Reserve Cattle Grazing and Residual Dry Matter (RDM) Monitoring

Summary of the RDM Report:  Residual Dry Matter (RDM) was monitored in 2013, 2014, and 2015 on the Vernal Pools and Grassland Reserve (Reserve), University of California, Merced. RDM monitoring was conducted to assess cattle grazing on the 6,561 acre (2,656 hectares) Reserve; grazing is a requirement of the Reserve Management Plan, and state and federal wetland permits. A herd of about 1,600 dairy cattle grazes the Reserve for about six months each year. Triplicate RDM samples were collected at 55 sites in 2013, 67 sites in 2014, and 71 sites in 2015. Mean overall RDM was 760 lbs./acre (853 kg/ha) in 2013; 430 lbs./acre (482 kg/ha) in 2014; and 956 lbs./acre (1,072kg/ha) 2015.  Lower RDM levels in 2013 and 2014 were attributed to low rainfall rather than to overutilization by cattle.

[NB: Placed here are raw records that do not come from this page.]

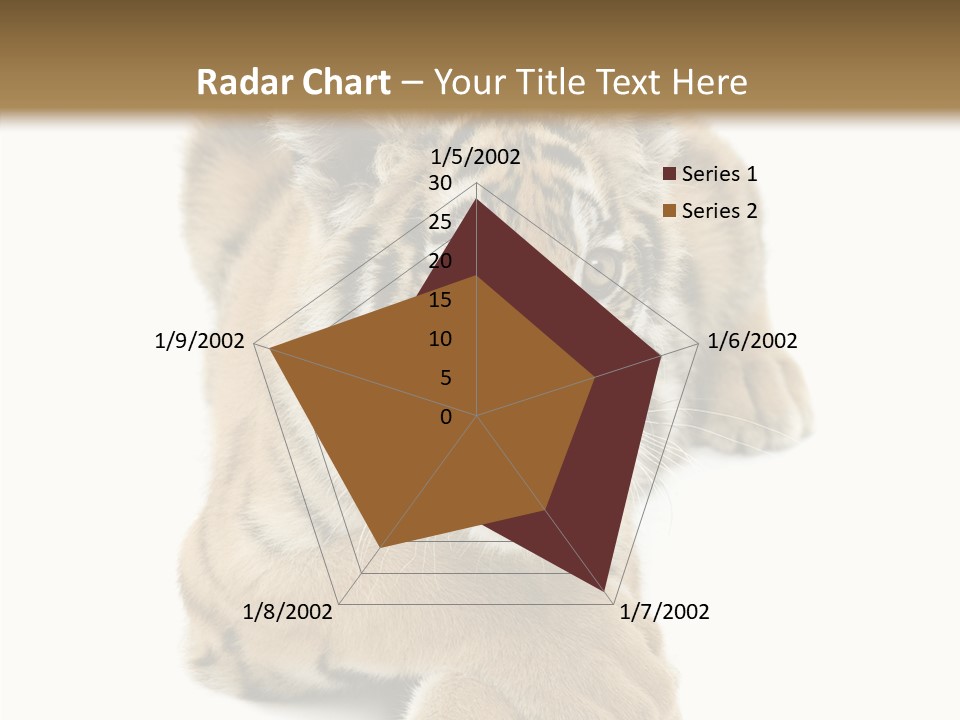 Radar Chart – Your Title Text Here

1/5/2002
30
25
20
15
10
5
0
1/6/2002
1/7/2002
1/8/2002
1/9/2002

Series 1
Series 2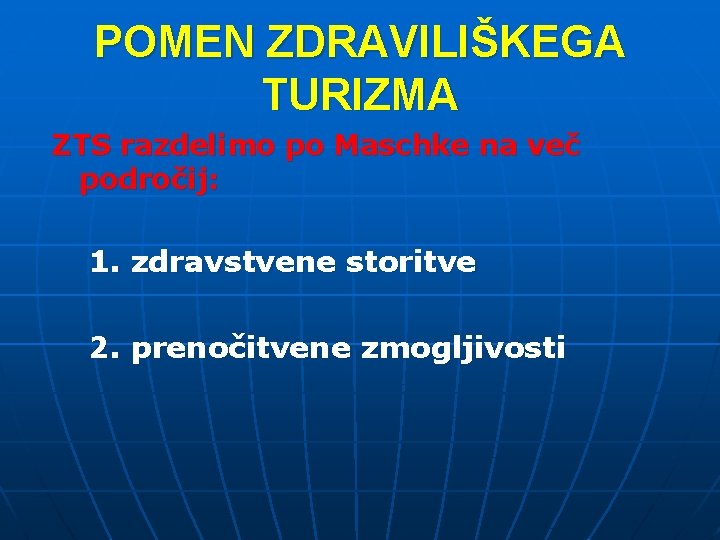 POMEN ZDRAVILIŠKEGA TURIZMA

ZTS razdelimo po Maschke na več področij:

1. zdravstvene storitve

2. prenočitvene zmogljivosti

High RDM levels in 2015, more than twice the levels of 2014, were attributed to lower grazing pressure. Mean grass height was about 2.7 in. (6.9 cm) over the three years. For comparative purposes, RDM and grass heights were monitored annually on ungrazed grassland outside the Reserve along La Paloma Road. RDM and grass heights were much higher at these ungrazed locations than in the Reserve. The primary environmental purpose for cattle grazing on the Reserve is to prevent pervasive, non-native, European grasses from growing into the thousands of rare and protected vernal pools found there. Without grazing, excessive grass growth can lead to thatch (phytomass) build up in pools; reduction of rare, endemic wetland plants via competition; reduced hydroperiod; and overall degradation of the aquatic environment. Low RDM levels and overutilization by grazing cattle, therefore, are more desirable from a vernal pool ecosystem perspective than are higher RDM levels and underutilization. RDM monitoring took place during an historic drought (2013-2015) in California in which annual precipitation in eastern Merced County was only 29% to 67% of the long term mean. Low rainfall leads to low RDM levels. RDM levels were 5% below the Management Plan target of 800 lbs./acre in 2013 and about 20% above this target in 2015. We conclude, based on our RDM monitoring, that grazing appears to comply with Management Plan guidelines, although grazing was uneven across the Reserve. Whether the current grazing operations actually result in desirable ecological conditions within the vernal pools has not yet been determined.